**Data pulled from a collection**
################
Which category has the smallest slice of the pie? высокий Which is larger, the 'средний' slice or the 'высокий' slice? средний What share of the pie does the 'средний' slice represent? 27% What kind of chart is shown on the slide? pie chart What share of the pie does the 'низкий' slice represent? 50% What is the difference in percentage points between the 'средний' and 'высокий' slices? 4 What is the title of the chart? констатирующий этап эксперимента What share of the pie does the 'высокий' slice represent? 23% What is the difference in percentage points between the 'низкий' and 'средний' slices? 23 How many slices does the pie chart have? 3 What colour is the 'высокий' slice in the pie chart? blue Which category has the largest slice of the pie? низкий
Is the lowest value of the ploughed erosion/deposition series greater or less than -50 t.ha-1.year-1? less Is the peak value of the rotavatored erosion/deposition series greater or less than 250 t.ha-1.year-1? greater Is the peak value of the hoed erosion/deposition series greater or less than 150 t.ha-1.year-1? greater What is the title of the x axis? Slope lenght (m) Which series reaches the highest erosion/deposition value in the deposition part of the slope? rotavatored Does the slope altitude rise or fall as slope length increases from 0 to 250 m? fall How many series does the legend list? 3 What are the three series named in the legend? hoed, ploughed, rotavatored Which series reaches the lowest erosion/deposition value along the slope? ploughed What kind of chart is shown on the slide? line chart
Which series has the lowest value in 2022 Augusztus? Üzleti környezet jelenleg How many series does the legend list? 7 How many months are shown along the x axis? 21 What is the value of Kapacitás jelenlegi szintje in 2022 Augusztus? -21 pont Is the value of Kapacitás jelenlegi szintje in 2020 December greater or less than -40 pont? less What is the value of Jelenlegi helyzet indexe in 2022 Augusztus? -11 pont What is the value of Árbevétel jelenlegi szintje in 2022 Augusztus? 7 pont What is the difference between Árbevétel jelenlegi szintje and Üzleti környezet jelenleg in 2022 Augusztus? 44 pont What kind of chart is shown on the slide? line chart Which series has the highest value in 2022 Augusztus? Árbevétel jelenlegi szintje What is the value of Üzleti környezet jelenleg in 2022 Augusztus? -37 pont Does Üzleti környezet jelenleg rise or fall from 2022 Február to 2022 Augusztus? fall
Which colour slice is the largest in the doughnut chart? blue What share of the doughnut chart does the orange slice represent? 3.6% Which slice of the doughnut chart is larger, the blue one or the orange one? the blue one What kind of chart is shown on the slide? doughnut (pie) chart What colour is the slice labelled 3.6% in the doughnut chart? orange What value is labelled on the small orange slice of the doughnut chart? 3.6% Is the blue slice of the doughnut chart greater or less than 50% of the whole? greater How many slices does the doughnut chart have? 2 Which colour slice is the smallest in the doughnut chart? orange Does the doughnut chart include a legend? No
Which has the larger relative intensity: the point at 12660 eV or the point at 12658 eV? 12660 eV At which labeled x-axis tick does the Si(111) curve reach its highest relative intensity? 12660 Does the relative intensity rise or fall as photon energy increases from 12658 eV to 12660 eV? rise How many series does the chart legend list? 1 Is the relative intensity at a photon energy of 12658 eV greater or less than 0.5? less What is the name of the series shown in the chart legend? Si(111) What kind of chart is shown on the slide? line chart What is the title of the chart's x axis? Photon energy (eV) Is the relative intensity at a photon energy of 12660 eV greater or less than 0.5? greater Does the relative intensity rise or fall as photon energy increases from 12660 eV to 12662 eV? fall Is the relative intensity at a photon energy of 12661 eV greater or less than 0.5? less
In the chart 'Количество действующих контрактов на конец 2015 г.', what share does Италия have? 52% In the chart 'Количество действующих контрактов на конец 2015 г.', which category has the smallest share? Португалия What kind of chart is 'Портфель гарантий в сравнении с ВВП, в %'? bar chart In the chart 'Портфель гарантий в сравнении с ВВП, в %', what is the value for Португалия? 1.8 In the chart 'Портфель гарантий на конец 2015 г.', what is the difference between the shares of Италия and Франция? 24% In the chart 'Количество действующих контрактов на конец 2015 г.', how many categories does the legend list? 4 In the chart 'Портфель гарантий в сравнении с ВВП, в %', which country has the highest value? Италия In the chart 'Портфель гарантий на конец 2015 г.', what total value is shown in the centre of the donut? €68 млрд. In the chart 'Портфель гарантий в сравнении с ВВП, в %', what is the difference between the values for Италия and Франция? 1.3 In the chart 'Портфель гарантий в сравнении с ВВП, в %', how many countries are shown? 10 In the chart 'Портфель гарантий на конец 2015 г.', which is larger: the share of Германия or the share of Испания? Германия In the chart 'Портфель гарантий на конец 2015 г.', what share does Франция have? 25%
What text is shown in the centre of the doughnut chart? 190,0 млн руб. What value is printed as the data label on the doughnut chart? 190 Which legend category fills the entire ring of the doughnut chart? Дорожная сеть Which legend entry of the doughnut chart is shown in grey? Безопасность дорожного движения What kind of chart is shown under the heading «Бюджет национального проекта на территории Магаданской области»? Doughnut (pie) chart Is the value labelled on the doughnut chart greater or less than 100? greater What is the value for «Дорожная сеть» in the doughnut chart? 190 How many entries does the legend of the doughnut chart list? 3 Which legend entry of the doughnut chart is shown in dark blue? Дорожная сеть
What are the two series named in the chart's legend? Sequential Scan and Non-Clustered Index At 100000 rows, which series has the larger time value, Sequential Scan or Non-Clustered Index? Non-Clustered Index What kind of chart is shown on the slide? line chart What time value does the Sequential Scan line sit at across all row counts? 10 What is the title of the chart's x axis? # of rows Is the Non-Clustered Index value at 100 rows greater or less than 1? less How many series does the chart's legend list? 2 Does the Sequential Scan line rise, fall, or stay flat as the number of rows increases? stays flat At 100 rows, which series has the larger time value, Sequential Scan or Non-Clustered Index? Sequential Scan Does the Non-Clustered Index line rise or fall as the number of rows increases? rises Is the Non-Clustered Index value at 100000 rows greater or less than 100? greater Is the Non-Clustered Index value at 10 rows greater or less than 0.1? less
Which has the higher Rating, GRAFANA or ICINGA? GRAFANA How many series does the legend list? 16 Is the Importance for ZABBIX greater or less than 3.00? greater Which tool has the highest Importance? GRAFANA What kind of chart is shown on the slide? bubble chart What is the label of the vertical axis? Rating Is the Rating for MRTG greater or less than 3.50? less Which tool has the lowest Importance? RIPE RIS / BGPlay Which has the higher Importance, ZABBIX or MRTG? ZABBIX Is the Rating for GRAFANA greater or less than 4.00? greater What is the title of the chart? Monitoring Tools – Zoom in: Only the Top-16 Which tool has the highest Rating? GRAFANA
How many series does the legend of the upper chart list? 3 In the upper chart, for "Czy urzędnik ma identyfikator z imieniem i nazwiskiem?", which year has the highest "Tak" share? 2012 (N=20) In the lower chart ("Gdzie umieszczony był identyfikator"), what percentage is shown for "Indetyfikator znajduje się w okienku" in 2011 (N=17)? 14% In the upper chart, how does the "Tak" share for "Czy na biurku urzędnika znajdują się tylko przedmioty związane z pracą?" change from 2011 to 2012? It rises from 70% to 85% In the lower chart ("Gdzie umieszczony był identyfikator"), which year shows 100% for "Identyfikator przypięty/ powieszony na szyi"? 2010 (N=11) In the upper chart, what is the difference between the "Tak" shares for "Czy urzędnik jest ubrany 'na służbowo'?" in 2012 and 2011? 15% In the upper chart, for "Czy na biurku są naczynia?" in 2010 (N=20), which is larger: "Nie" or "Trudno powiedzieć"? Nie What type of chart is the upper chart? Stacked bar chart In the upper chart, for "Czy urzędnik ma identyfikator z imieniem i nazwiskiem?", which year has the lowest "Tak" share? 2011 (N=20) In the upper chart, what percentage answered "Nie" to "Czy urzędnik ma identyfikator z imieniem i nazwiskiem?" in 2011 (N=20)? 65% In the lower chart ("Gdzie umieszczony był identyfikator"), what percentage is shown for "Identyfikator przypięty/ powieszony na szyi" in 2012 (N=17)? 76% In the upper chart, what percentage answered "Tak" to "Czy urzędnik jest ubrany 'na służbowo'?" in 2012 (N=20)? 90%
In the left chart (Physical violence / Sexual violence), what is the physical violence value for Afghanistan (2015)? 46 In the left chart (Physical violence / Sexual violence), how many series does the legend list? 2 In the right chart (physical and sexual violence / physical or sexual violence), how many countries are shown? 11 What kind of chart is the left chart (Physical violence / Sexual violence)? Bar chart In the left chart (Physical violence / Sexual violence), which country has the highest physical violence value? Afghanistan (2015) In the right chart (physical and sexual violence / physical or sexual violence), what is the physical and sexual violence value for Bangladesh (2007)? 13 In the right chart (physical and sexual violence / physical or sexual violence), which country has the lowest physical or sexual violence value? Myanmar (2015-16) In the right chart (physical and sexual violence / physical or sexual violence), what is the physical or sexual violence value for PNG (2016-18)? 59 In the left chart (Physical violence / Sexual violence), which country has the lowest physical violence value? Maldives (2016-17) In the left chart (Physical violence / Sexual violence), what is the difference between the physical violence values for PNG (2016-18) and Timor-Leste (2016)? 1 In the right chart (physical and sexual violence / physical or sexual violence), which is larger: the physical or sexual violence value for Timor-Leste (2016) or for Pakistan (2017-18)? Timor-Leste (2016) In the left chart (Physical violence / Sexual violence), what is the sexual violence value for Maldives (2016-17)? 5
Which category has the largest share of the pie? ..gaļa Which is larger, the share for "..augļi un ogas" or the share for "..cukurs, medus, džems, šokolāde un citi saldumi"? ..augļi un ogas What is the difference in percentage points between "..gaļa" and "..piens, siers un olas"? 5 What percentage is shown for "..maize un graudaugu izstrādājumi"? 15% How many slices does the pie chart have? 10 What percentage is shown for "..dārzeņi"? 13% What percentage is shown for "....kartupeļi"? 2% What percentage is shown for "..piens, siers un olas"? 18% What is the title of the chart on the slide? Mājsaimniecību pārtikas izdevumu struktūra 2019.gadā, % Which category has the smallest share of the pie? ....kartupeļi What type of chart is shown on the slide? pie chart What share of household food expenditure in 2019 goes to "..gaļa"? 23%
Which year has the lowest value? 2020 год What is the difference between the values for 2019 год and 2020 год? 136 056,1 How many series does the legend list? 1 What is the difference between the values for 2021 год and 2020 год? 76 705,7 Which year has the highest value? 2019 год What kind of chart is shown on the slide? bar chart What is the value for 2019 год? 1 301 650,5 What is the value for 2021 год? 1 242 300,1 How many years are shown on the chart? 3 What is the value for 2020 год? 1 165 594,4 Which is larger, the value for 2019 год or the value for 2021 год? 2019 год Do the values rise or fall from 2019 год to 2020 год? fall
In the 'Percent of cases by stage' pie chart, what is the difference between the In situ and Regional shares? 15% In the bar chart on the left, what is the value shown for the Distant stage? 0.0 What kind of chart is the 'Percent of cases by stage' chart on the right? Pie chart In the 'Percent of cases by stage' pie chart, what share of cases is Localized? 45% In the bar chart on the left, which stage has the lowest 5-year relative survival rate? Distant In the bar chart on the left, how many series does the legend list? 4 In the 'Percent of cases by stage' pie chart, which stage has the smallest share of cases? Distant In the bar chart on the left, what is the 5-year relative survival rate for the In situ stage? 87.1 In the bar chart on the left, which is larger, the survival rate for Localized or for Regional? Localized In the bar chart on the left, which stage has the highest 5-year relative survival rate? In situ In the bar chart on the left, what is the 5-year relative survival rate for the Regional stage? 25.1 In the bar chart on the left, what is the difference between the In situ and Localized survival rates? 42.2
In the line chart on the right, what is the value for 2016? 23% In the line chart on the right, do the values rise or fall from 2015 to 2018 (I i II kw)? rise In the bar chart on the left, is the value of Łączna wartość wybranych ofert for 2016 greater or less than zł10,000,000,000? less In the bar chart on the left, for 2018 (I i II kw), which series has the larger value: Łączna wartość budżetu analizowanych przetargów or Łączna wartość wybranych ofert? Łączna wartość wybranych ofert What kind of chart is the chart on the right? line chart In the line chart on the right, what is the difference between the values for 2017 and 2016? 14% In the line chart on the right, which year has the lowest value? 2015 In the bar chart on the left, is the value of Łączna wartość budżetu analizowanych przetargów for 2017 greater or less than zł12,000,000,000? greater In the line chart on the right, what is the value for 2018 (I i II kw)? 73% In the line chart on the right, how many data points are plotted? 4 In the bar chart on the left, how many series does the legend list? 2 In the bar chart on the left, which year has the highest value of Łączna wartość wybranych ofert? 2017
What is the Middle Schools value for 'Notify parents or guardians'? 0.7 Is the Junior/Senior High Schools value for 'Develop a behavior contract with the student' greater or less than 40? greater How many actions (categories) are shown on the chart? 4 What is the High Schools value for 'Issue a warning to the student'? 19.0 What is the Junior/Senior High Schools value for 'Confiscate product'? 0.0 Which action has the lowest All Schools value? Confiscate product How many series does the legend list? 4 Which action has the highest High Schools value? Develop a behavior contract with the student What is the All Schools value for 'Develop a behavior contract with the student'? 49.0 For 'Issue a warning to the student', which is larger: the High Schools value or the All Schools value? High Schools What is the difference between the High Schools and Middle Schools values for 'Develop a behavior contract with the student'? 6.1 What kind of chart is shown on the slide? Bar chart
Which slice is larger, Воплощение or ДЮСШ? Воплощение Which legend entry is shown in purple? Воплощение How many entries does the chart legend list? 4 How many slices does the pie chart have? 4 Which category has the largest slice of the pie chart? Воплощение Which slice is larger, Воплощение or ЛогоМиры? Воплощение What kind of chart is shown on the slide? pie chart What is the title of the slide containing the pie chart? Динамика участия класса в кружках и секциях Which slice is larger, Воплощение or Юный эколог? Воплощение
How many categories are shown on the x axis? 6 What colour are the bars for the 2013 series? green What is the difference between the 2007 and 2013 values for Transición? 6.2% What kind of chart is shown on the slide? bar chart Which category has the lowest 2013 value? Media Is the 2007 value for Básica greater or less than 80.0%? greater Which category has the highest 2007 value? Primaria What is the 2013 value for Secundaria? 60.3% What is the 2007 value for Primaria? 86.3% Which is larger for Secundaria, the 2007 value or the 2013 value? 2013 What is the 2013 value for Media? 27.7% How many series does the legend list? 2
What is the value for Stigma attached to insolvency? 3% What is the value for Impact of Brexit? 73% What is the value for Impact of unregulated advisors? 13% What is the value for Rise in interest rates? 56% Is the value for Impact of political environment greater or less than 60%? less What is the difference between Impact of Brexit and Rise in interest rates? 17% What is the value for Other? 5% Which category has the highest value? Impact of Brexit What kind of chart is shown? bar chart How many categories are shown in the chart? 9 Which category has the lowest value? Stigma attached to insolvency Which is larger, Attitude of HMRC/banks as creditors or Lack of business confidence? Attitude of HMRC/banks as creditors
################
**Exercise prompt**
Copy the entries word for word, from the start of the entries through the line containing "Is the lowest".

**Result for this exercise**
Which category has the smallest slice of the pie? высокий Which is larger, the 'средний' slice or the 'высокий' slice? средний What share of the pie does the 'средний' slice represent? 27% What kind of chart is shown on the slide? pie chart What share of the pie does the 'низкий' slice represent? 50% What is the difference in percentage points between the 'средний' and 'высокий' slices? 4 What is the title of the chart? констатирующий этап эксперимента What share of the pie does the 'высокий' slice represent? 23% What is the difference in percentage points between the 'низкий' and 'средний' slices? 23 How many slices does the pie chart have? 3 What colour is the 'высокий' slice in the pie chart? blue Which category has the largest slice of the pie? низкий
Is the lowest value of the ploughed erosion/deposition series greater or less than -50 t.ha-1.year-1? less Is the peak value of the rotavatored erosion/deposition series greater or less than 250 t.ha-1.year-1? greater Is the peak value of the hoed erosion/deposition series greater or less than 150 t.ha-1.year-1? greater What is the title of the x axis? Slope lenght (m) Which series reaches the highest erosion/deposition value in the deposition part of the slope? rotavatored Does the slope altitude rise or fall as slope length increases from 0 to 250 m? fall How many series does the legend list? 3 What are the three series named in the legend? hoed, ploughed, rotavatored Which series reaches the lowest erosion/deposition value along the slope? ploughed What kind of chart is shown on the slide? line chart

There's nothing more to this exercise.